【生命科学】TAクローニング【用語解説】

生命科学

TAクローニングとは、5’末端にアデニンが突出したDNA断片と、3’末端にチミンが突出した切断済みのベクターを利用することで、制限酵素処理等をせずに、DNA断片とベクターを繋ぎ合わせて、そのまま形質転換等に用いる遺伝子クローニング技術です。

原理

TAクローニングの原理は、Taqポリメラーゼの性質を利用しています。

Taqポリメラーゼによるポリメラーゼ連鎖反応(PCR)で増幅されたDNA断片の5’末端にはアデニン(A)が追加されます。

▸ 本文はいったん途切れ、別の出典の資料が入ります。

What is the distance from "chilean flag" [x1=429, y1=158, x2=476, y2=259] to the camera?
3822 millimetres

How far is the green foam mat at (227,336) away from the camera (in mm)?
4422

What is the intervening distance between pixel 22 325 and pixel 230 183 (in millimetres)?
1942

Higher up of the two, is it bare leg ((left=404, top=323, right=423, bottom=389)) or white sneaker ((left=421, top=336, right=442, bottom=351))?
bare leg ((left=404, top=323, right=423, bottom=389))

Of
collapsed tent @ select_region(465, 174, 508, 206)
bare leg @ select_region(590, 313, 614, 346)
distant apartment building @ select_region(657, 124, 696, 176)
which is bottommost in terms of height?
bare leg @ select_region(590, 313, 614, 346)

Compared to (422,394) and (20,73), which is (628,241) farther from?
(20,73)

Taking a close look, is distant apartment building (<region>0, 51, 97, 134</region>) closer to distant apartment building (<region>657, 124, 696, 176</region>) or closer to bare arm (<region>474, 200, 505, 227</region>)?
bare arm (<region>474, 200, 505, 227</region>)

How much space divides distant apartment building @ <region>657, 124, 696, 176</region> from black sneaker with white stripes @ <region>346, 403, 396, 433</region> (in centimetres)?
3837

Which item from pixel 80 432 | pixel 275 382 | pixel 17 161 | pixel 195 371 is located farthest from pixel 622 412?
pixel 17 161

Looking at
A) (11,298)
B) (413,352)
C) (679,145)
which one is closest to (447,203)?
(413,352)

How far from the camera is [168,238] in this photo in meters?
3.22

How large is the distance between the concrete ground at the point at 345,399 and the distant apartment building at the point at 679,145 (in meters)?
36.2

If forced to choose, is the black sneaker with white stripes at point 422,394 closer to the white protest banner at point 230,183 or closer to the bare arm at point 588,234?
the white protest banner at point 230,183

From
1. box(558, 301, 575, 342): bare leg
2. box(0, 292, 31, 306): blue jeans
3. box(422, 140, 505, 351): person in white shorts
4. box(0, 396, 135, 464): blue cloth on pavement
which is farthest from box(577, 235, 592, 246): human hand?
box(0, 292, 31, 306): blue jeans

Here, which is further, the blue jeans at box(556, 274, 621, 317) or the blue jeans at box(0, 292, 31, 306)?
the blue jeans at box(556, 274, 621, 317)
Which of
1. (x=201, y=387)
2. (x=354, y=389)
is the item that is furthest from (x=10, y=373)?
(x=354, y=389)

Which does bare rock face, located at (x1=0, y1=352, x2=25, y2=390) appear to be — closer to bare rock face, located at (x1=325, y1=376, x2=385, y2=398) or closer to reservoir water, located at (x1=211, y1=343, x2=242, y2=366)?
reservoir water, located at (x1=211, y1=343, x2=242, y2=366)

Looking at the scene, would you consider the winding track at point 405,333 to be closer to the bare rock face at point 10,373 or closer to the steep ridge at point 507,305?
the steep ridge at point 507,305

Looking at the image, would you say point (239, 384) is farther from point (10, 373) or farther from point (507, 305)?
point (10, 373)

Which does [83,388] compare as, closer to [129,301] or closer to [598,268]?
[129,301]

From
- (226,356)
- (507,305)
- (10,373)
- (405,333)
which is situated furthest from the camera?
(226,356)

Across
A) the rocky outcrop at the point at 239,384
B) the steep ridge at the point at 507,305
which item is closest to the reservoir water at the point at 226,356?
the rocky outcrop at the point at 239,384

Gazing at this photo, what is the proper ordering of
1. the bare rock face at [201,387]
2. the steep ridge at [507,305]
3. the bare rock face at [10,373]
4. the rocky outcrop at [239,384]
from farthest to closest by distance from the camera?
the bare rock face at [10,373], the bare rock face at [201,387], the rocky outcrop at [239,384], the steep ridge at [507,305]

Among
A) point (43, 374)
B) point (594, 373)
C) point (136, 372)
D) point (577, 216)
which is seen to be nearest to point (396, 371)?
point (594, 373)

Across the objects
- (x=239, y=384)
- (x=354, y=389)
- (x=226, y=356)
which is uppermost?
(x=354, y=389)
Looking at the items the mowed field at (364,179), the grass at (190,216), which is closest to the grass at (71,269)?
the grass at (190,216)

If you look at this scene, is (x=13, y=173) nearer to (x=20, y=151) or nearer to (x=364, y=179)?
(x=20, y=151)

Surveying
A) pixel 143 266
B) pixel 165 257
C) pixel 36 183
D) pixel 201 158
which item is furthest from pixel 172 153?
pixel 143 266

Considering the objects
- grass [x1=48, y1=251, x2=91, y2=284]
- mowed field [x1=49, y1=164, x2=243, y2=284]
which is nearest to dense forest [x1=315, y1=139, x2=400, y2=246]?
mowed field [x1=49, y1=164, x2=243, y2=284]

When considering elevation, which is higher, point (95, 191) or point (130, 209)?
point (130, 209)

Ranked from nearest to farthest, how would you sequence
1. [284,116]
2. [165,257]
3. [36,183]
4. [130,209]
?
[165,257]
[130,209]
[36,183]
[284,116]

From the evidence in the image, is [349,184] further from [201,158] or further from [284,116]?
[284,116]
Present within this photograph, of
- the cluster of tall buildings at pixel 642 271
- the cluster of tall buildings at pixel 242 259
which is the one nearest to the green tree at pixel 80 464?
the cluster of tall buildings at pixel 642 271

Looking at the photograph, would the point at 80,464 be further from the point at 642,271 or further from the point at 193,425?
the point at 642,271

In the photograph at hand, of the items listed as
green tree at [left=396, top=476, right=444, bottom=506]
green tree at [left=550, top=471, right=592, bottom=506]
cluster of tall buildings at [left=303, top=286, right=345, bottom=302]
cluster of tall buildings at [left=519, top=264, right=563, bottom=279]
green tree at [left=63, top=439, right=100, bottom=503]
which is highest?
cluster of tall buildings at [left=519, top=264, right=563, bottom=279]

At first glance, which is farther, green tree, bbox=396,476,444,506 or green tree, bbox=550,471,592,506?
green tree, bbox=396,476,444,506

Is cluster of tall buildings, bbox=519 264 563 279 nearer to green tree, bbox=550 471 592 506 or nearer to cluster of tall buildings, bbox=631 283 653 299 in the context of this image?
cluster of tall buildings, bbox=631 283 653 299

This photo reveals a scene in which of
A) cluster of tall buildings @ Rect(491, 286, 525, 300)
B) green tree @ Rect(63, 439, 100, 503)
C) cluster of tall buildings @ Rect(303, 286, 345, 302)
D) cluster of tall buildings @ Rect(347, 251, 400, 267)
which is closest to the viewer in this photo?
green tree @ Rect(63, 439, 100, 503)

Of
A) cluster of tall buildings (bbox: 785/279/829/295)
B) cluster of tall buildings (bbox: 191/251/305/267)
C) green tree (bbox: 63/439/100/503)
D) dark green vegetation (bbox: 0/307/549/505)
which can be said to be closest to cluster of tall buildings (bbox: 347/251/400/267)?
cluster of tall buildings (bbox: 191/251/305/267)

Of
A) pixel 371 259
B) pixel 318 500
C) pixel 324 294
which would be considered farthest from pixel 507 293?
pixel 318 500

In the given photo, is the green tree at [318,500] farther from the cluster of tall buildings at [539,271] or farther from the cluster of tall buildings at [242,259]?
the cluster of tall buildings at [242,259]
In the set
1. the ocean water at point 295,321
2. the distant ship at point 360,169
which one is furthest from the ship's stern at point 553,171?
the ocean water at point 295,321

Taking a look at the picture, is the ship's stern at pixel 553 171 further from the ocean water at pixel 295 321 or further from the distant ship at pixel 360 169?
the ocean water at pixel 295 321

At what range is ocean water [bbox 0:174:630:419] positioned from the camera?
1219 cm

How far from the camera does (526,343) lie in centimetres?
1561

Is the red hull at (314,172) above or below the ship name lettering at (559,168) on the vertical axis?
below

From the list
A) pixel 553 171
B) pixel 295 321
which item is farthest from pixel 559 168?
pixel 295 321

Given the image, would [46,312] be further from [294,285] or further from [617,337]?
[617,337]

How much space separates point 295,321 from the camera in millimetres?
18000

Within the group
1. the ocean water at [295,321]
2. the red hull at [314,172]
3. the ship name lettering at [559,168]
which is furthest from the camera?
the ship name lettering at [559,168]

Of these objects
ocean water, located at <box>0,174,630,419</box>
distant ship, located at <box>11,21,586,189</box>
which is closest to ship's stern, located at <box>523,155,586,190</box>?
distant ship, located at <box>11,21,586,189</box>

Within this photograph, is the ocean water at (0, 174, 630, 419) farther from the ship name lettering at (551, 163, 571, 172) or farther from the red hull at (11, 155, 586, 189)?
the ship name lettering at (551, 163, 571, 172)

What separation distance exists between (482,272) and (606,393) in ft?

その結果、切断済みのベクターの3’末端にチミン(T)が突出している場合、TとAが付着末端として働き、DNA断片と相互に結合します。

実験手順や解析手順

  • 1. PCR増幅を行い、増幅物に必要な場合はポストPCR処理(末端A追加反応)を行う。Taqポリメラーゼを用いると、自動的に5’末端にアデニンが追加されます。
  • 2. 処理したPCR産物と、3’末端にチミンを持つベクターを混合した上で、DNAリガーゼを用いて直接結合させる。
  • 3. 組み換え体を宿主細胞に導入し、プラスミドとして増殖させる。
  • 4. 適切な抗生物質を含む培地で細胞を育て、成育させることでコロニーを作る。
  • 5. コロニーPCR制限酵素消化などのスクリーニングを行い、適切に組み換えが行われたクローンを選択する。

Gibson Assemblyとの比較

Gibson Assemblyとは、Gibsonらが開発した遺伝子組換え技術です。TAクローニングとは異なり、付着末端の形成や、DNAリガーゼを使用することなく、複数のDNA断片を直接連結します。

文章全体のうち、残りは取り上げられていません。